Acting as central and single method of IndexingChunk is append which takes a listing to be appended and returns either Ok or the number of postings that fitted into the chunk:

pub fn append(&mut self, listing: &[(u64, Vec<u32>)]) -> Result<(), usize>

Simplified and translated into pseudo-code, it does the following:

for every (doc_id, positions) in listing
    delta and vbyte encode doc_id
    try to write resulting bytes to payload
        for every position in positions
            delta and vbyte encode position
            try to write resulting bytes to payload
     else 
         reset capacity
         return current iteration over listing

So far so good. These chunks are organised by a struct called ‘ChunkedStorage` (this name seems bad and will probably be changed).

ChunkedStorage

ChunkedStorage has the task to organise IndexingChunks by keeping hot chunks (the ones which are currently written to) close together and archive full chunks so that they can be accessed later for querying.

In its current state it is not fully functional in the sense that it does not provide functionality for querying. But more on that later.

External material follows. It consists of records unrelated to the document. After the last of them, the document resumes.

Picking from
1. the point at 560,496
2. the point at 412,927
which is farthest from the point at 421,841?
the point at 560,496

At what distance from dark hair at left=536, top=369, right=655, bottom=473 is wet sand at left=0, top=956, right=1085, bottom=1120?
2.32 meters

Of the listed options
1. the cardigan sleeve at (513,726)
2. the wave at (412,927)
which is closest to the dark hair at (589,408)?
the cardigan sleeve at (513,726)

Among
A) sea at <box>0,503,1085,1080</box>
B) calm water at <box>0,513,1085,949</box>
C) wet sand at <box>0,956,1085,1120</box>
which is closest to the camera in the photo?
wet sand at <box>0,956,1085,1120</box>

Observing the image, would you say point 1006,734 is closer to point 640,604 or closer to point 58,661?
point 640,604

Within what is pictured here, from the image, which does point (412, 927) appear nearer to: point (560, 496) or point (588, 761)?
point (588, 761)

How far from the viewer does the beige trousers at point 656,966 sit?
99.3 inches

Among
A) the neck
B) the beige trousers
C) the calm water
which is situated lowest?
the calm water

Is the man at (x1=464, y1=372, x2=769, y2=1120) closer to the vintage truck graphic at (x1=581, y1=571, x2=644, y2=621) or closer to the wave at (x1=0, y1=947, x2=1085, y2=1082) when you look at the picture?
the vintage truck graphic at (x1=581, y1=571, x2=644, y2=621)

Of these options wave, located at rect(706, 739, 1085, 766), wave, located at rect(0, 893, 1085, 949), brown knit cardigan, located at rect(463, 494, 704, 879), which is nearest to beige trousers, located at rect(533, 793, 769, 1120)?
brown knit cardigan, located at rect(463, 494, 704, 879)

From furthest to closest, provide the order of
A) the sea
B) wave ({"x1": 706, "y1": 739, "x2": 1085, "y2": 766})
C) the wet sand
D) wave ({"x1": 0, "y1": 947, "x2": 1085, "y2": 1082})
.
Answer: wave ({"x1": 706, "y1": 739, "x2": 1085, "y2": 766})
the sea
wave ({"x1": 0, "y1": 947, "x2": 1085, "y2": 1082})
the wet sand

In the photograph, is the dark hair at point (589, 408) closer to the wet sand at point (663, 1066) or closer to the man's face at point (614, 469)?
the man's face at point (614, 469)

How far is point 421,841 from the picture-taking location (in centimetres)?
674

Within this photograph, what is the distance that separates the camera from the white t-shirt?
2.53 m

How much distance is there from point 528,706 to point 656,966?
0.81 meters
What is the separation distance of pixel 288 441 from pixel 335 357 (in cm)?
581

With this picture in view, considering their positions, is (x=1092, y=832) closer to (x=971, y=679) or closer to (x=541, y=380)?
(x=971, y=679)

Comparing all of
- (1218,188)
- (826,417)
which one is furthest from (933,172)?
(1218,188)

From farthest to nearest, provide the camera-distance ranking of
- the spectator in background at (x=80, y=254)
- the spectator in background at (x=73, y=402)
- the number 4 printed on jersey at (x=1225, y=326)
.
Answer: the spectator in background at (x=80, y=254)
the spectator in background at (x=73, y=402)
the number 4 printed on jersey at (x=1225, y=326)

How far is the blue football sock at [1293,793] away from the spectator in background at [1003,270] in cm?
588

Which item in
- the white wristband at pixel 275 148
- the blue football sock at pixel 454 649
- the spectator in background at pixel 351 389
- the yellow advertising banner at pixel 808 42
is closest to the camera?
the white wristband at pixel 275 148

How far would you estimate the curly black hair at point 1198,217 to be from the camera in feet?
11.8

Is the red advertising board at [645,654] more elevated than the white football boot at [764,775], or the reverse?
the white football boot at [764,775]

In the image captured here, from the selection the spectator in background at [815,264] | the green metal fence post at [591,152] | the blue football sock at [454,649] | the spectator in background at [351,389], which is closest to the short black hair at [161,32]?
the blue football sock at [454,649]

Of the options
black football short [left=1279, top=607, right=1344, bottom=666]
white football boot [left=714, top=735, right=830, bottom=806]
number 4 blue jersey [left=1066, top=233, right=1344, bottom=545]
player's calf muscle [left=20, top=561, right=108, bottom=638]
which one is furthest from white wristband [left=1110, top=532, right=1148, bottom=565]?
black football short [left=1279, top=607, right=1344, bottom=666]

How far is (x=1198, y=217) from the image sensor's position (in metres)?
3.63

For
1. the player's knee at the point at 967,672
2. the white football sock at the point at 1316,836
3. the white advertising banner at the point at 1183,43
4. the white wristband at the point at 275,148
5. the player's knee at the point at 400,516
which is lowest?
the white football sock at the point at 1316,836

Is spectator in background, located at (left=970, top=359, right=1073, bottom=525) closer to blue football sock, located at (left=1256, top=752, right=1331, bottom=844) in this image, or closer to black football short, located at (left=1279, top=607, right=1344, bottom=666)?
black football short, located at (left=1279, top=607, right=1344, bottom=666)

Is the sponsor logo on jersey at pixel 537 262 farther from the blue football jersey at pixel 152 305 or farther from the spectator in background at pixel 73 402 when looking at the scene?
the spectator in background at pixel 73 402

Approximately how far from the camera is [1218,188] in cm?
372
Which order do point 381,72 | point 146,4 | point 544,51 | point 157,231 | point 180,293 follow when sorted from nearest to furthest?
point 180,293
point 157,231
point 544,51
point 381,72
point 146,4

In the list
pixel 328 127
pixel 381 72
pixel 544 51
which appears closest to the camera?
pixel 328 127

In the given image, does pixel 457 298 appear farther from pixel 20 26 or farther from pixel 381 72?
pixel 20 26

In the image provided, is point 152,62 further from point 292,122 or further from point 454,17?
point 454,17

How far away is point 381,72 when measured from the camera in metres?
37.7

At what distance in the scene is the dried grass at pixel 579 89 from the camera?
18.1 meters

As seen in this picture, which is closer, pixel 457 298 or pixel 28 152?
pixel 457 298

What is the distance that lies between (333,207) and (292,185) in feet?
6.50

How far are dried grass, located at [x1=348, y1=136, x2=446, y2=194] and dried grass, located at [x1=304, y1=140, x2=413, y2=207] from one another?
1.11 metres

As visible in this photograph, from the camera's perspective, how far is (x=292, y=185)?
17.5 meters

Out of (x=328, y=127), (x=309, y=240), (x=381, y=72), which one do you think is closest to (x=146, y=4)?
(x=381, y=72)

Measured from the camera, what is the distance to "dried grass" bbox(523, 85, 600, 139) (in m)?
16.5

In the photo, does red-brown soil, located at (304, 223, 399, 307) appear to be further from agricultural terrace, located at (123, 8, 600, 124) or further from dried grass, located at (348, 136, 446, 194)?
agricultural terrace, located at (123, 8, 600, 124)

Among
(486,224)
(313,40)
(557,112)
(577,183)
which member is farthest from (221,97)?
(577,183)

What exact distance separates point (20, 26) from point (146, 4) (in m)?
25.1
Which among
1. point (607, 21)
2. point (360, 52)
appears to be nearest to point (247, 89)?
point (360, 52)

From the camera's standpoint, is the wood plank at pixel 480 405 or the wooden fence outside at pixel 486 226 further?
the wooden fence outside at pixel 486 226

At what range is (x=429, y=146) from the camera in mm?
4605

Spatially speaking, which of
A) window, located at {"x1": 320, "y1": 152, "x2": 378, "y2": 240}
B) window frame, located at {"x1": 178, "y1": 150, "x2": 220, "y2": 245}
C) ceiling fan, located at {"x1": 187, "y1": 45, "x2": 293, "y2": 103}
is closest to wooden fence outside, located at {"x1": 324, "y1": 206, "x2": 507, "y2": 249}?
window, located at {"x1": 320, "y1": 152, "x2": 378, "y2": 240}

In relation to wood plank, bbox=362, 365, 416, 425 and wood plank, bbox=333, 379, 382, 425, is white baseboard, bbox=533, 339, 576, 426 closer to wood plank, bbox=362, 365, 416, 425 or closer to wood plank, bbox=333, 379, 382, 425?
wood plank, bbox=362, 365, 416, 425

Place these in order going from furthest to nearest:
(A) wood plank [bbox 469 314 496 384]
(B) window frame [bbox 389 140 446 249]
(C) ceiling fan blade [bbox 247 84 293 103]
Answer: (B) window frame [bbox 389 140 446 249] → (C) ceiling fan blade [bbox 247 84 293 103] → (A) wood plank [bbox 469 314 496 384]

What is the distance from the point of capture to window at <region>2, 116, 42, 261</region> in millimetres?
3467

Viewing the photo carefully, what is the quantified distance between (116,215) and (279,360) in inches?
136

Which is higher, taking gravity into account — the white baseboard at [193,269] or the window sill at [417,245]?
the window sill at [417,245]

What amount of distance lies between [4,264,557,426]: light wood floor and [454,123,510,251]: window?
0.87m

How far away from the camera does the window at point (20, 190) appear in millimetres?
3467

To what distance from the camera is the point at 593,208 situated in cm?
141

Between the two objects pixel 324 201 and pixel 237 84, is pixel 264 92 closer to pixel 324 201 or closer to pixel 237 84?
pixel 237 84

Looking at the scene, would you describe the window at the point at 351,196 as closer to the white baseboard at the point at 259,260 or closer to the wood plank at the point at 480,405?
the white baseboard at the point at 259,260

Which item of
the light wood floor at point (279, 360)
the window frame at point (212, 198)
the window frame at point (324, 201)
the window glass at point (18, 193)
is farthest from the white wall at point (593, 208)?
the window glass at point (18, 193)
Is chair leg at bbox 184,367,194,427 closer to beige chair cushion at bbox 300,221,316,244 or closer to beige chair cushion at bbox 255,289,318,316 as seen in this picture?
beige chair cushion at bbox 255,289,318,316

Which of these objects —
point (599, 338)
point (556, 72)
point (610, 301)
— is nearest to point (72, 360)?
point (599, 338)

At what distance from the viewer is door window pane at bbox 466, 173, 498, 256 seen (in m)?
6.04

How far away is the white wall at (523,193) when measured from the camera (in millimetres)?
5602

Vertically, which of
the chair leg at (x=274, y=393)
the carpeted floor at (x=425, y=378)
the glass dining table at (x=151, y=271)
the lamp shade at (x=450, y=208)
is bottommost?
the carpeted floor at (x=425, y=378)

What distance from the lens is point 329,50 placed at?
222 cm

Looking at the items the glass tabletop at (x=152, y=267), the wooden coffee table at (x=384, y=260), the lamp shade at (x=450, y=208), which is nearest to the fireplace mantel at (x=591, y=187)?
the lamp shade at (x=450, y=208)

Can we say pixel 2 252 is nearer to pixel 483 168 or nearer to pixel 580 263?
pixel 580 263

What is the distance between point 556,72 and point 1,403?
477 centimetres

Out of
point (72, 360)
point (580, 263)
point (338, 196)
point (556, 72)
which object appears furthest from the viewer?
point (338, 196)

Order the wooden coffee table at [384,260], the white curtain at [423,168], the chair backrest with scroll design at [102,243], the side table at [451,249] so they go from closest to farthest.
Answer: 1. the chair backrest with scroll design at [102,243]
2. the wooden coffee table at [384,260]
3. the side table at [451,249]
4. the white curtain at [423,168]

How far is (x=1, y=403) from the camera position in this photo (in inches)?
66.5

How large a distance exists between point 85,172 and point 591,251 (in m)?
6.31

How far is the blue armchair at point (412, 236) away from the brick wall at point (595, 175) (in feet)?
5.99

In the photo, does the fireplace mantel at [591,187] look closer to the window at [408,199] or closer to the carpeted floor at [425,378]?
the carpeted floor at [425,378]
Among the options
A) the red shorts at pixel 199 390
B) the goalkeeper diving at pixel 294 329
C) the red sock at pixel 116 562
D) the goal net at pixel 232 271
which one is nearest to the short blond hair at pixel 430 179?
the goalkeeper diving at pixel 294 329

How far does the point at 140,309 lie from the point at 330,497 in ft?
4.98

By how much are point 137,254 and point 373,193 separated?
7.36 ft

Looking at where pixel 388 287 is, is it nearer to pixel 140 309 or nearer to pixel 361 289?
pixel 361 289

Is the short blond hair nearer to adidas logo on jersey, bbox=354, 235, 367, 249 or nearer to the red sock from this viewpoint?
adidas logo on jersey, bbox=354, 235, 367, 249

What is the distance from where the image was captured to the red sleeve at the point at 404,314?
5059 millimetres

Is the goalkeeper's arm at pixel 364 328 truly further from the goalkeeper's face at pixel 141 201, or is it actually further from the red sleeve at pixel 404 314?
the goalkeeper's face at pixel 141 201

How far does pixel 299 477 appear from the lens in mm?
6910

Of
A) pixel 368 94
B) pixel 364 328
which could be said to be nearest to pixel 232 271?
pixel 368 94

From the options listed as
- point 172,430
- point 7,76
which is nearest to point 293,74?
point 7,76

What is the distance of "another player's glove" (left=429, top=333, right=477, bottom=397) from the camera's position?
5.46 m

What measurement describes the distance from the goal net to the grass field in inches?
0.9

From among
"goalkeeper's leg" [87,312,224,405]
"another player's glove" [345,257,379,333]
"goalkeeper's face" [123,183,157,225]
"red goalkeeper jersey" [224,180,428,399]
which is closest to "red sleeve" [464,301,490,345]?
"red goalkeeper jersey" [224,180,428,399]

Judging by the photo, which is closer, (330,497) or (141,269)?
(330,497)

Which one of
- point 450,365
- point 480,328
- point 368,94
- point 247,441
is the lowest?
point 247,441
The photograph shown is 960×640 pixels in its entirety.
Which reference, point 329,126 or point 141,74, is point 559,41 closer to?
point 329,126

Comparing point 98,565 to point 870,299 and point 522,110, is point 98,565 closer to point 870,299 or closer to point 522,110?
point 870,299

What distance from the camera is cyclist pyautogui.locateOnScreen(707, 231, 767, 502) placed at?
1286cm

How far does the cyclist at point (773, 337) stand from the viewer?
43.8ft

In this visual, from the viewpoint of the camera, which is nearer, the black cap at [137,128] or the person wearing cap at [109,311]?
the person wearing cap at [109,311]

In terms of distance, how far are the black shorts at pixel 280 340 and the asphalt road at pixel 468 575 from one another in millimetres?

pub struct ChunkedStorage {
    hot_chunks: Vec<IndexingChunk>, //Has the size of vocabulary
    archived_chunks: Vec<IndexingChunk>, 
}

In later iterations, archived_chunks will be replaced by something more general, something that allows writing chunks to different storage types (i.e. RAM, Memory, maybe Network).

ChunkedStorage has three relevant methods, they are all straightforward and fun:

impl ChunkedStorage {

    pub fn new_chunk(&mut self, id: u64) -> &mut IndexingChunk {
        self.hot_chunks.push(IndexingChunk {
            previous_chunk: 0,
            last_doc_id: 0,
            capacity: SIZE as u16,
            data: unsafe { mem::uninitialized() },
        });
        &mut self.hot_chunks[id as usize]
    }

    pub fn next_chunk(&mut self, id: u64) -> &mut IndexingChunk {
        let next = IndexingChunk {
            previous_chunk: self.archived_chunks.len() as u32,
            last_doc_id: self.hot_chunks[id as usize].last_doc_id,
            capacity: SIZE as u16,
            data: unsafe { mem::uninitialized() },
        };
        //Move the full chunk from the hot to the cold
        //That's more fun than I thought
        self.archived_chunks.push(mem::replace(&mut self.hot_chunks[id as usize], next));
        &mut self.hot_chunks[id as usize]
    }    

    #[inline]
    pub fn get_current_mut(&mut self, id: u64) -> &mut IndexingChunk {
        &mut self.hot_chunks[id as usize]
    }
}

By keeping the hot chunks in an extra vector it is ensured, that they are close together in memory which should result in less cache-misses and thus improve performance.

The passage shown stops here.